Helping Patients and Their Families Choose Hospitals

Choosing a hospital can be overwhelming. You want to be sure you’re getting high-quality care in a positive environment – and preferably close to home. Because hospitals can differ in the safety and quality of care they give, we’ve made our Hospital Compare website easier to use by adding an overall hospital quality star rating.

You may already use Hospital Compare to view star ratings for patients’ experience of care. Those ratings summarize patients’ perspectives of hospital care and include topics like how well nurses and doctors communicate with patients and how clean and quiet hospitals are. Now, with the addition of an overall hospital quality star rating, you can find a summary of information on hospital quality and compare hospitals side by side using this information.

The new overall hospital quality star rating summarizes a hospital’s performance on 64 measures of quality in 7 areas. Medicare calculates the rating by measuring the quality of routine care hospitals give the average patient, like care you get when being treated for a heart attack or pneumonia. The rating also includes quality measures that focus on infections patients acquire in the hospital, like catheter-associated urinary tract infections. This overall quality rating doesn’t reflect the specialized care many hospitals give, like cutting edge cancer care.

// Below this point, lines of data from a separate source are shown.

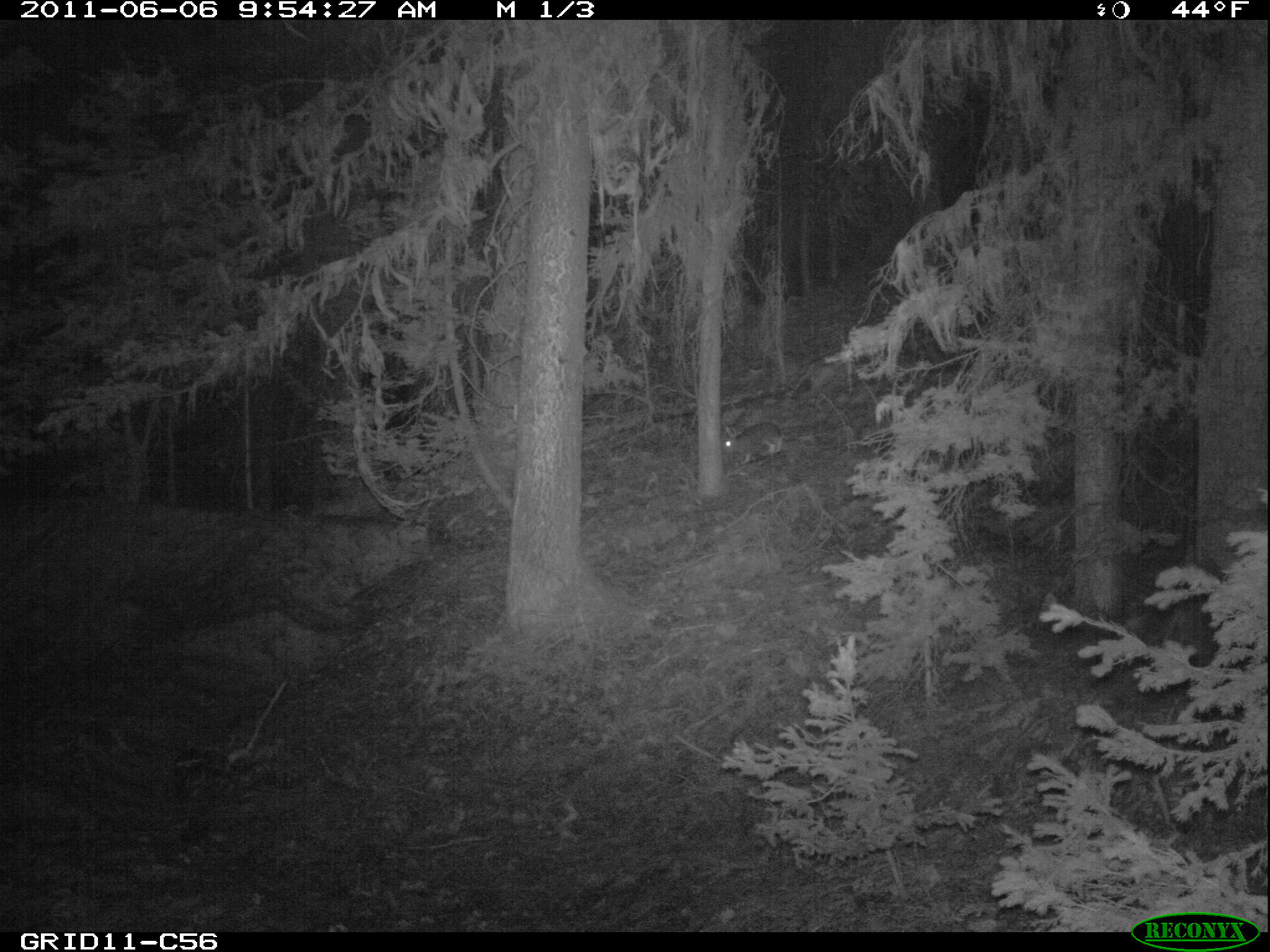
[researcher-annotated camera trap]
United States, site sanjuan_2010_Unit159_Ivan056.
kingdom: Animalia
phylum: Chordata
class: Mammalia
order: Lagomorpha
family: Leporidae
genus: Lepus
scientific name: Lepus americanus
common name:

The ratings are based on quality measure scores in 7 areas:

  1. Mortality: Measures show how many patients die, for any reason, within 30 days of admission to a hospital.
  2. Safety of care: Measures show how many people get infections while getting treatment for another condition in a healthcare setting.
  3. Readmissions: Measures show how many patients who have had a recent hospital stay need to go back into a hospital within 30 days of discharge.
  4. Patient experience: Measures show how recently discharged patients responded to a national survey about their hospital experience.
  5. Effectiveness of care: Measures show how often hospitals provide care based on clinical guidelines and best practices that results in the best outcomes for people with certain conditions.
  6. Timeliness of care: Measures show how quickly hospitals give recommended care for people with certain conditions.
  7. Efficient use of medical imaging: Measures show how often a hospital provides people specific tests, such as MRI’s or CT Scans, that create images of parts of the body to screen for or diagnose medical conditions under circumstances where they may not be medically necessary.

Hospitals get an overall rating between 1 to 5 stars. Measures used to calculate the overall hospital quality star rating are based on clinical guidelines and have undergone full scientific review and testing. In general, hospitals with higher ratings (4 or 5 stars) performed better on quality measures compared to other hospitals. Hospitals with lower ratings (1 or 2 stars) didn’t perform as well on measures compared to other hospitals. An explanation for how this overall rating was developed, and a snapshot of hospital performance, can be found here.

The overall star rating is just one resource you can use when choosing a hospital. In addition to the overall hospital quality star rating, you can look at a hospital’s performance for each individual measure to better understand the specifics of that hospital’s quality of care.

Adding an overall hospital quality star rating to Hospital Compare is just one way we’re making quality information more accessible to people with Medicare. These star rating programs are part of the Administration’s Open Data Initiative which aims to make government data freely available and useful while ensuring privacy, confidentiality, and security. Check out our compare sites today to find additional information on quality, and get the information you need to best manage your health. These sites include Nursing Home Compare, Physician Compare, Medicare Plan Finder, Dialysis Compare, and Home Health Compare.